| For a simplified version of the app with arguably no worse user experience, it's not THAT farfetched. Uber has an absurd amount of logging & analytics. If the app was simply drop a pin, get a ride - it wouldn't be that crazy. Uber has 3.9M drivers world wide. There's probably very rarely more than 1M drivers active at any time. Probably less than 300k people looking for a ride at the vast majority of times. Assuming you can update the driver's location 1 time per minute - that's
~1.5B requests per day - less than 25k requests per second (including user bookings). That's like ~2TB of bandwidth per day. That's less than $200 per day. Almost everyone spends more than 5% of their cloud bill on bandwidth.
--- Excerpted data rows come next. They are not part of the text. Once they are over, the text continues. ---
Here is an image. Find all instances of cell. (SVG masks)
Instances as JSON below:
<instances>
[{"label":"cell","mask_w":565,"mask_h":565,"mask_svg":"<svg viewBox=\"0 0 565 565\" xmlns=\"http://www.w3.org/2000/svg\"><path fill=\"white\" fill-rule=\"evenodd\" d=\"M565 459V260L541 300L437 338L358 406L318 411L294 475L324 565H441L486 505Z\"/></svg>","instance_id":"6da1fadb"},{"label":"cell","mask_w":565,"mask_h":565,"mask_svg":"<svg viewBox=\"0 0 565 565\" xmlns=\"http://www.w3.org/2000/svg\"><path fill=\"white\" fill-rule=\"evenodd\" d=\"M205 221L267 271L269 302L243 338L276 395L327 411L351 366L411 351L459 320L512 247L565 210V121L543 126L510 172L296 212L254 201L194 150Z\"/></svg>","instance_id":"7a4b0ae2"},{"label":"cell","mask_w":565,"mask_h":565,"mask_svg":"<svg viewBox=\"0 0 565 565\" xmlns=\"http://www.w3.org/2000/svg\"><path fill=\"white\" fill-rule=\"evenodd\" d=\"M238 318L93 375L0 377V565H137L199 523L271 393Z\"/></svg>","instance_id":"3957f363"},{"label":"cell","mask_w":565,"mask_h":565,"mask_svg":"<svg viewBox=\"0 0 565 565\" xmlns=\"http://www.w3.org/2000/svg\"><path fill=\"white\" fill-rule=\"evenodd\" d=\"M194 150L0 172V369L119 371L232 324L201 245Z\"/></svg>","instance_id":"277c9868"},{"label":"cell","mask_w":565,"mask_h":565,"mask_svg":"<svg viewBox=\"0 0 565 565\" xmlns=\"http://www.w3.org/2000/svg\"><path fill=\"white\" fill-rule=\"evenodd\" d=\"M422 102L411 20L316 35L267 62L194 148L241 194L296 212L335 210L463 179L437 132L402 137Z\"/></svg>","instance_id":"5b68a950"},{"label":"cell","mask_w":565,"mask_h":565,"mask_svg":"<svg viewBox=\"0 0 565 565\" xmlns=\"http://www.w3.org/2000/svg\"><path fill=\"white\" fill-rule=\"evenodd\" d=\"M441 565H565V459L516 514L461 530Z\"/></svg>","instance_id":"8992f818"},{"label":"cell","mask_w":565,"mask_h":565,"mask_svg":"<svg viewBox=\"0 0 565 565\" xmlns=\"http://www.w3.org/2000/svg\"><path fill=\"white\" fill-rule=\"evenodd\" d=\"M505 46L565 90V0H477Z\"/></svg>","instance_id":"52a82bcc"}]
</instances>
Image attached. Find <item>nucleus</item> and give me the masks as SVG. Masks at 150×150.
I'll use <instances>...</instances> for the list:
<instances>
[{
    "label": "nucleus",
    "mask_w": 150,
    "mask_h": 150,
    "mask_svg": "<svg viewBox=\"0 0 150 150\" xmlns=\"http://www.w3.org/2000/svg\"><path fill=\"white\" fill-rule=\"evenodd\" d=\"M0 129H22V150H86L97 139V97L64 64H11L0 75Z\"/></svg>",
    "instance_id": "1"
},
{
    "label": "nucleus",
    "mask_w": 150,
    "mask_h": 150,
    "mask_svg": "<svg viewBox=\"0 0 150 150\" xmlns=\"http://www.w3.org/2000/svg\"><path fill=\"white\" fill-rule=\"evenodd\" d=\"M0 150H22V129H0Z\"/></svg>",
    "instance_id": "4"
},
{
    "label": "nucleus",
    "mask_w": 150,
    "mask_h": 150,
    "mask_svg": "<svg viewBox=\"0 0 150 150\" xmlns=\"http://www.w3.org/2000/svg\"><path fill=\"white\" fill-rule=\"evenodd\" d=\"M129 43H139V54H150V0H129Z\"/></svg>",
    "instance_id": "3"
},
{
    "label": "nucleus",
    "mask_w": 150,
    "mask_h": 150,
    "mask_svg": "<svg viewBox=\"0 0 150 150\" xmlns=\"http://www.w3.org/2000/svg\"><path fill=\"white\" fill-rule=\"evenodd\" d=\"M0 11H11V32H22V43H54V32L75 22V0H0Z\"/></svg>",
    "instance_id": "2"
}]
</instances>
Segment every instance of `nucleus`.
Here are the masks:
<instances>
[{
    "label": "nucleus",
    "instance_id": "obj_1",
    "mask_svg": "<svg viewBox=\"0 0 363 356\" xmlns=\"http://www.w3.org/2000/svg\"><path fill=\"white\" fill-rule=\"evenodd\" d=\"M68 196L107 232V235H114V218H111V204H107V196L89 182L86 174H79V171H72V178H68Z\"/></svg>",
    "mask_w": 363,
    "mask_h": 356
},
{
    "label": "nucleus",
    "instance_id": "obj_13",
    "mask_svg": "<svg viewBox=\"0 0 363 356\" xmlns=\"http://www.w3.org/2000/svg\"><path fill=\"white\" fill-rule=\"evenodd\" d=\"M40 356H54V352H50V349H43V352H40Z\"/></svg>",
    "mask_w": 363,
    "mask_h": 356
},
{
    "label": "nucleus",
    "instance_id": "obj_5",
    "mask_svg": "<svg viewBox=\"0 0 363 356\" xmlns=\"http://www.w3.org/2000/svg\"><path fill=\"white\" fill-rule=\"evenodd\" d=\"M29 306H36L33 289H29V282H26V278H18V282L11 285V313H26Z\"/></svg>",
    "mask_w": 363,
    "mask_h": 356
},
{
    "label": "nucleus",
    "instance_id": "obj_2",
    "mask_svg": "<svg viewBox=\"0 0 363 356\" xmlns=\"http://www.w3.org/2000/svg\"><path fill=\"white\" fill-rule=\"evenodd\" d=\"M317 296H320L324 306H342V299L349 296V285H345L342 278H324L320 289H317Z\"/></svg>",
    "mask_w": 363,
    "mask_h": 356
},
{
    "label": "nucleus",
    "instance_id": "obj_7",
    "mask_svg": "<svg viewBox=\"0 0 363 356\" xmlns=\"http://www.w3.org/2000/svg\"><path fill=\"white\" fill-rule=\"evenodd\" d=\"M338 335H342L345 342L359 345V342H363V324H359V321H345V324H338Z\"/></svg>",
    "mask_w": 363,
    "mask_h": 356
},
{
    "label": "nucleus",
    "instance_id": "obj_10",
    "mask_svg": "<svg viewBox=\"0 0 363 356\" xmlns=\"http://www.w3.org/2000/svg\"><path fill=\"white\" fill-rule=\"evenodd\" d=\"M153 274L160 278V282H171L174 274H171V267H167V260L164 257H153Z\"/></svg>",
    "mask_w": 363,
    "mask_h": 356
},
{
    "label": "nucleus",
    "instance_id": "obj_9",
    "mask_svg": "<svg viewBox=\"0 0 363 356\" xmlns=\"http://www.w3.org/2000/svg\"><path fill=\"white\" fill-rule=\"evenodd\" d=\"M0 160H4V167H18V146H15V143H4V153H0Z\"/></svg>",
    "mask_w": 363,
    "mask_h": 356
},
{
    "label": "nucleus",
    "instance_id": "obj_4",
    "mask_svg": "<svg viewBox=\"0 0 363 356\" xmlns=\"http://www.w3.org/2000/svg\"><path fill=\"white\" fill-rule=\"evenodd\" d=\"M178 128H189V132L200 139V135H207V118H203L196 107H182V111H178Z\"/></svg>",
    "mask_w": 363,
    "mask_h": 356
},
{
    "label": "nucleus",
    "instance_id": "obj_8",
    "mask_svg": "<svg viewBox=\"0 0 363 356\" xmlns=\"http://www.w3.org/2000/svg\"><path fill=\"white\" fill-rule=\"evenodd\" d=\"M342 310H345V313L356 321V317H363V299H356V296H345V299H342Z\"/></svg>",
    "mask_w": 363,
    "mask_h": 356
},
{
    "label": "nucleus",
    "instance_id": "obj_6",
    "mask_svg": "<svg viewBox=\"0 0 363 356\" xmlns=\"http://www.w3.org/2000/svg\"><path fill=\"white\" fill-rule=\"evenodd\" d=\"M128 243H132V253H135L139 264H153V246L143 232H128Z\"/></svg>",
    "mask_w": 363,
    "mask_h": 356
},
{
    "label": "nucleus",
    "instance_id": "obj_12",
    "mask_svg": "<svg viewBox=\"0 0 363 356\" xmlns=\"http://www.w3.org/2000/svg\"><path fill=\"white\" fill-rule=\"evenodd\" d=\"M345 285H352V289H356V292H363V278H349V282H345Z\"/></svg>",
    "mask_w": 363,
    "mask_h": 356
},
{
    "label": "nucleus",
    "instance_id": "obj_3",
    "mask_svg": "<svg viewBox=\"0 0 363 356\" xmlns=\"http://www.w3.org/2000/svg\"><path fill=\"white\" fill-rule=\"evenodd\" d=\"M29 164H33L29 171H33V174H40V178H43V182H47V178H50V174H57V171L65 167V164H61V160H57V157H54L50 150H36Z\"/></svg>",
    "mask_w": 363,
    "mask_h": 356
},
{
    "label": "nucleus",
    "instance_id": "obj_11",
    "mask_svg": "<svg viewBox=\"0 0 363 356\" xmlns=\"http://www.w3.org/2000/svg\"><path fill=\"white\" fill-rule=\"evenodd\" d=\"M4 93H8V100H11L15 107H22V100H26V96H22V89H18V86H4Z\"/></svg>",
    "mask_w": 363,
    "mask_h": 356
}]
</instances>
Meaning, the rest of a drastically simplified (but nearly equally useful) Uber could run for ~$4000 per day in server expenses. That's a $1.4M / year data center. Uber has revenues of >$11B. They could be making a lot of money. They just aren't because they're spending AT LEAST 50x more on servers and product engineering than they NEED to. They paid for growth for a long time. They have a monopoly now. There's not a lot of growth left to get. At some point the axe will come down. Lyft is even worse. They're ~1/3rd the size. |
Cost of revenue in just terms of infrastucture was measured in $/ride and minimizing it reliability is difficult, especially if you're a fast growing startup and on cloud providers. Unfortunately, if you're a fast growing startup you also don't usually run bare metal (even though I'm a fan of colo/OVH/Hetzner).
Don't forget that money used to free, with the way interest rates and investors were. It's far more difficult cutting down, than it is to throw money around, obviously.